A Bit Of My Life, Lyric Appreciation, Music, Music Monday

Music Monday: Melancholy Man and saying goodbye.

The kids and I were walking through the [name] Cemetery peninsula. We usually hang out by the really old headstones; the ones you can barely read. Some simply say R.I.P. with no name. Once in a while GirlChild will hover around plots that are obviously for babies or children, and she’ll pick weeds or straighten the stuffed animals and tokens left.

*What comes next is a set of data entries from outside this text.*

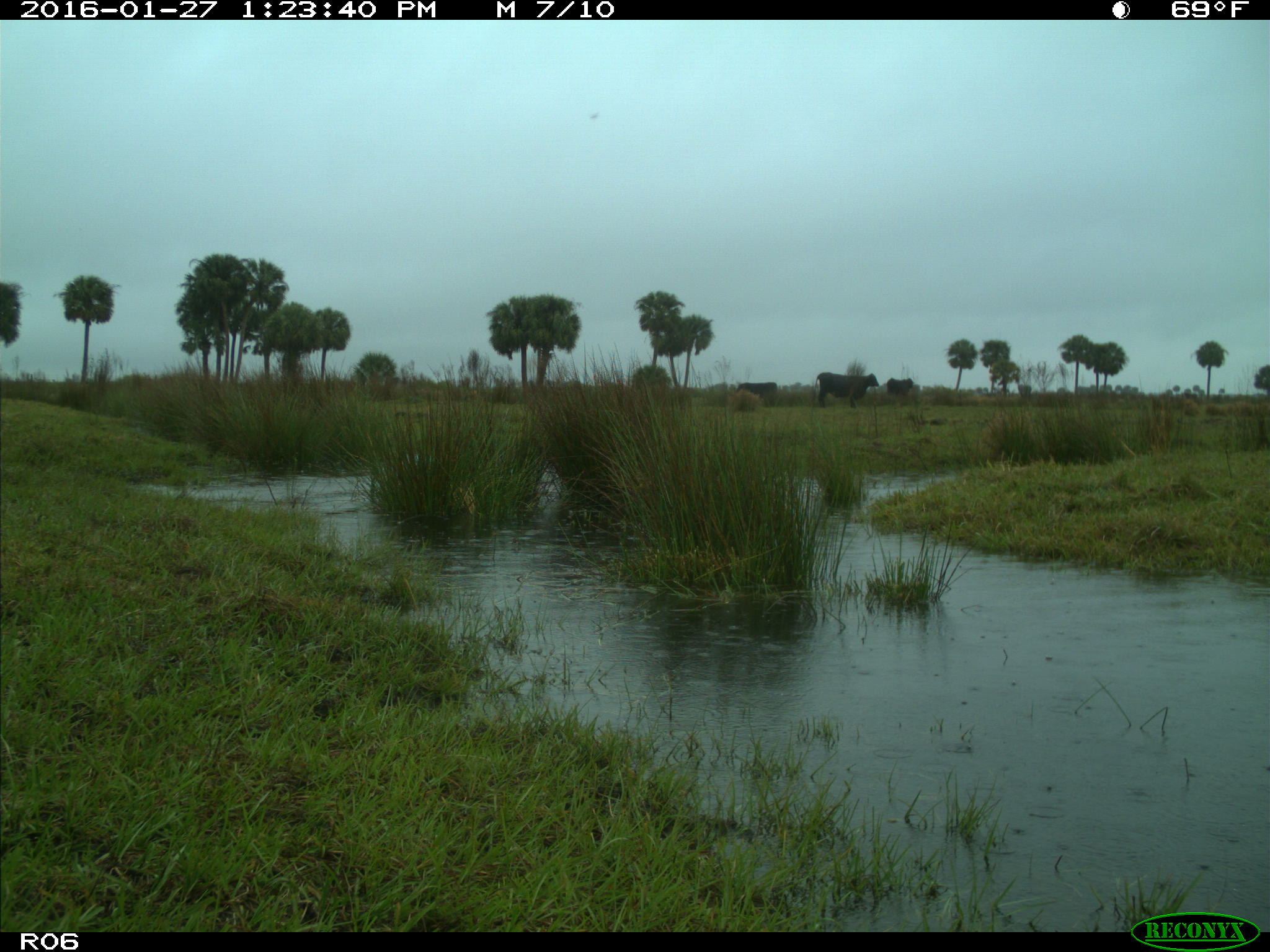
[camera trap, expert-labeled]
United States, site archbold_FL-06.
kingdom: Animalia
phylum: Chordata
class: Mammalia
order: Artiodactyla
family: Bovidae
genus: Bos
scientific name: Bos taurus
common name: domestic cow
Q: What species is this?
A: Bos taurus (domestic cow).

BoyChild took off to look at “the shiny graves” – recent additions in the last 10 or so years. I never go to those because they are not historically interesting to me and I don’t want to be skulking around randomly should a mourner come by. This time, we followed BoyChild.

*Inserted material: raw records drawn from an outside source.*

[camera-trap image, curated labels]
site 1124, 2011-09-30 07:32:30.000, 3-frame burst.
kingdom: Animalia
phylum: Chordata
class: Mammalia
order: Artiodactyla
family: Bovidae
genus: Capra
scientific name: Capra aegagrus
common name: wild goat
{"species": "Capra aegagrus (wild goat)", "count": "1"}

GirlChild and I were picking up trash as we found it. I literally walked around a tree, bent to gather candy wrappers, pointed out a foam cup to be picked up, and straightened face-first into a dear friend’s headstone. A friend I was unaware had died. I started bawling and terrified the kids.

This friend is someone I’ve known for most of my life. Someone with whom I’ve shared pivotal times, important lifetime events. We lost touch as a century slipped away, around the time I was pregnant with BoyChild. But when I moved home in 2007 I tried all the old addresses and phone numbers. Just that week I drove past the family home by chance. The name on the mailbox was different so I’m sure they moved long ago. I wrote a note, reminding myself to look up the mom sometime soon with intention of finding my friend. Two days later I’m standing at a headstone dated 2006.

Every person with whom I was friends, from 4th grade through my first year of college, knows this person was an important part of my life. How is it that no one in 6 years has mentioned this death?

I’ve done some digging around online, found the brief obituary from ’06 and a blurb in a newsletter marking the anniversary in ’10. Knowing this person as I do, I suspect a larger tragedy than simply passing away.  I’m purposely being vague with the identity because I want to find out on my own now. I don’t want to say this friend’s name and have someone in town offhandedly remark, “Oh yeah, died in 2006 of ________”, like it was no big deal.

We had a soundtrack, this friend and me. From the moment we met we were musical soul mates. Music was the foundation on which we built a wonderful friendship. While other kids were listening to the Top 40 of the early 80’s, we had The Beatles and The Moody Blues. We’d sit for hours, not saying a word, thumbing through books, just listening.

One September night, in the early weeks after we’d both gotten our driver’s license, I received a phone call.

“Get over here. It’s going to rain soon.”

By the time I arrived at my friend’s home, the dark evening sky was drizzling, wetting the black top of neighborhood roads. Streetlights blurred above us, reflected on the wet of everything around us. We walked late into the night, sometimes talking, mostly silent. When we were drenched and cold began to set in, we returned home, wrapped ourselves in towels warmed by the clothes dryer,  and flipped through vinyl and cassettes while Sgt. Pepper, The “Red Album/Blue Album”, A Question Of Balance, Days of Future Passed played. So began a tradition that lasted until I moved away from Minnesota. The rain, the walks, the music.

This post is a condensed amalgamation of a journal entry and a letter I wrote to a friend back in April of this year. (Not all Music Monday’s will be sad!)